■ **STATED GOAL**
Print everything from "I suspect that" down to "devices to iOS 7." in the blog entries on iOS 7 below, copying each word as it appears.

■ **SELECTION**
START

Jonathan V. Last's Blog, page 41
September 18, 2013
Another iOS 7 Note
There are a bunch of before-and-after shots here between apps on iOS 6 and 7.
I’ll grant that (1) I use almost none of these apps. And (2) people always instinctually prefer the familiar, at least at first.
That said, it strikes me that in only a handful of cases is the iOS 7 version an improvement; in many cases it’s a push; in a solid minority (Instapaper, Hipmunk, Days to Go, etc.) it’s a downgrade in visual presentation.
September 17, 2013
Apple After Jobs (cont.)
There’s a lot of back-and-forth in the tech sphere about the new iPhone 5c and 5s and whether they’re boring or awesome–a sign that Apple has still got it, or that Apple is stagnating.
I suspect that a week or so from now the real story will be what the status of iOS7 is. For the last couple months there’s been chatter in developer circles about problems with iOS 7. Today Sonos pushed out an email to customers saying, well, here:
We aim to provide our customers with the best Controller and software experience possible. Unfortunately, we have encountered some issues related to the Sonos Controller for iPhone and iPad and the final, released version of iOS 7.
We are planning to release an update for your Sonos Controller for iPhone and iPad near the end of the month that addresses these issues. We ask that you take this into consideration before updating your devices to iOS 7.

END

■ **SOURCE DATA**
START

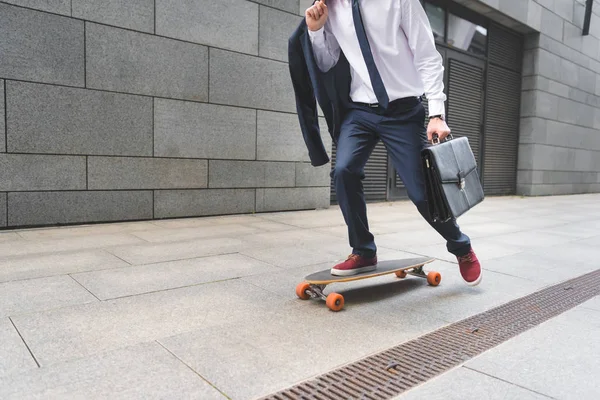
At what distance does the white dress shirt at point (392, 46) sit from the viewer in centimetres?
317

END

■ **EXERCISE RESULT**
I suspect that a week or so from now the real story will be what the status of iOS7 is. For the last couple months there’s been chatter in developer circles about problems with iOS 7. Today Sonos pushed out an email to customers saying, well, here:
We aim to provide our customers with the best Controller and software experience possible. Unfortunately, we have encountered some issues related to the Sonos Controller for iPhone and iPad and the final, released version of iOS 7.
We are planning to release an update for your Sonos Controller for iPhone and iPad near the end of the month that addresses these issues. We ask that you take this into consideration before updating your devices to iOS 7.